### TEXTAUSZUG
Dresden

»Geschmacklos und geschichtsvergessen«

»Pegida«-Demonstration am Abend des 9. November in Dresden Foto: dpa

Der Vorsitzende der Jüdischen Gemeinde zu Dresden, Michael Hurshell, hat sich am Dienstagvormittag enttäuscht darüber gezeigt, dass eine »Pegida«-Demonstration am Abend des 9. November in Dresden stattfinden konnte. »Das ist schwer nachzuvollziehen«, sagte Hurshell im Gespräch mit der Jüdischen Allgemeinen.

Der Beauftragte der sächsischen Staatsregierung für jüdisches Leben, Thomas Feist (CDU), hat sich der Kritik an der Genehmigung der »Pegida«-Demonstration angeschlossen.

pogrome Dass dort ausgerechnet am Gedenktag für die Opfer der antijüdischen Pogrome von 1938 ein Rechtsextremist wie Ex-AfD-Politiker Andreas Kalbitz eine Bühne bekomme, sei »absolut inakzeptabel«, erklärte Feist in der Nacht zu Dienstag in Dresden.

»Die Fassungslosigkeit und Empörung der Jüdischen Gemeinde Dresden ist für mich absolut nachvollziehbar«, sagte Feist. Es habe der Stadtverwaltung an Sensibilität gefehlt und an dem Anspruch, über Möglichkeiten zu sprechen, die fremdenfeindliche Veranstaltung »beispielsweise durch ein städtisch organisiertes Gedenken am geplanten Versammlungsort von ‚Pegida‘« zu verhindern.

Das von Dresden ausgehende Signal sei weit über die sächsische Landeshauptstadt hinaus verheerend.

Das von Dresden ausgehende Signal sei weit über die sächsische Landeshauptstadt hinaus verheerend, sagte er weiter. »Wenn man sich heute nicht dazu bekennt, dass jüdisches Leben zur Stadt gehörte und gehört, dieses wertschätzt und gegen seine Feinde verteidigt, schädigt man das bisherige Vertrauensverhältnis nachhaltig«, betonte Feist.

PLAKAT Bei der Demonstration der islam- und ausländerfeindlichen »Pegida«-Bewegung in Dresden wurde ein Plakat mit einem durchgestrichenen Hakenkreuz gezeigt. »Das Transparent wurde sichergestellt und wird nun strafrechtlich geprüft«, teilte die Polizei Sachsen am Montagabend auf Twitter mit.

In einer Polizeimitteilung hieß es, es sei zudem ein Ermittlungsverfahren wegen des Verwendens von Kennzeichen verfassungswidriger Organisationen eingeleitet worden. 

Wegen des Verwendens von Kennzeichen verfassungswidriger Organisationen wurde ein Ermittlungsverfahren eingeleitet.

(Auszug aus dem Datensatz)
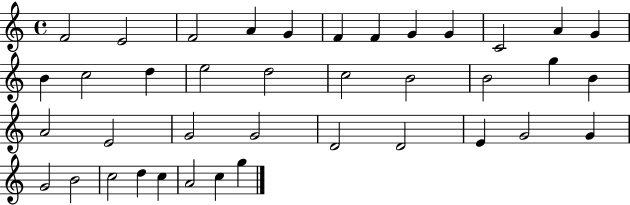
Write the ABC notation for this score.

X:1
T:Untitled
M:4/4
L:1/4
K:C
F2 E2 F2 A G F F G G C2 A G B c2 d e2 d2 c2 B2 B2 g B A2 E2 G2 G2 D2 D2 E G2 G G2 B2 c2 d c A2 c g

### AUFGABE 1
Beantworten Sie anhand des Artikels zur Pegida-Demonstration in Dresden diese Fragen:
(a) Wer ist Vorsitzender der Jüdischen Gemeinde zu Dresden?
(b) Was war auf dem Plakat zu sehen, das bei der Demonstration gezeigt wurde?
(c) Mit welchen Worten bewertete Thomas Feist, dass Andreas Kalbitz am Gedenktag eine Bühne bekam?
### AUFGABE 2
Schreiben Sie aus dem Artikel zur Pegida-Demonstration in Dresden den Abschnitt von „In einer Polizeimitteilung“ bis einschließlich „ein Ermittlungsverfahren eingeleitet.“ ab.
### AUFGABE 3
Schreiben Sie den Artikel zur Pegida-Demonstration in Dresden nach seinem letzten Satz weiter.

### LÖSUNG 1
(a) Michael Hurshell
(b) Ein durchgestrichenes Hakenkreuz
(c) Als »absolut inakzeptabel«

### LÖSUNG 2
In einer Polizeimitteilung hieß es, es sei zudem ein Ermittlungsverfahren wegen des Verwendens von Kennzeichen verfassungswidriger Organisationen eingeleitet worden. 

Wegen des Verwendens von Kennzeichen verfassungswidriger Organisationen wurde ein Ermittlungsverfahren eingeleitet.

### LÖSUNG 3
Auf einem Foto, auf das sich auch die Polizei Sachsen in ihrem Tweet bezog, war ein Plakat abgebildet, auf dem sehr deutlich ein Hakenkreuz zu erkennen war. Die Linien, mit denen es durchgestrichen war, waren hingegen sehr dünn und weniger deutlich zu erkennen. Zeugenaussagen zufolge habe zudem am Montagabend ein Mann, der auf der Demo war, danach den Hitlergruß gezeigt.

EMPÖRUNG Sachsens Landesrabbiner Zsolt Balla sagte im Gespräch mit der Jüdischen Allgemeinen, die Bilder vom Montagabend hätten seine Äußerung vom Montag bestätigt. Die Orthodoxe Rabbinerkonferenz Deutschland und Balla hatten betont, es sei »absolut geschmacklos und geschichtsvergessen«, dass eine solche Demonstration am 9. November durchgeführt werden dürfe.

Auch das Internationale Auschwitz Komitee schloss sich der Kritik an der Demonstration an. Für Holocaust-Überlebende sei es schwer erträglich und inakzeptabel, dass die »Pegida«-Bewegung in Dresden erneut an einem 9. November die öffentliche Aufmerksamkeit auf sich ziehen und nazistische Stimmungen unter die Leute bringen konnte, erklärte der Vizepräsident des Auschwitz Komitees, Christoph Heubner, am Dienstag in Berlin.

Die Jüdische Gemeinde Dresden hatte zuvor »mit großer Fassungslosigkeit und voller Empörung« auf die geplante »Pegida«-Veranstaltung am Jahrestag der antijüdischen Novemberpogrome vom 9. November 1938 reagiert. Der Dresdener Oberbürgermeister Dirk Hilbert (FDP) hatte am Montag erklärt, weder Grundgesetz noch sächsisches Versammlungsgesetz böten eine Grundlage, das Recht auf Versammlungsfreiheit einzuschränken.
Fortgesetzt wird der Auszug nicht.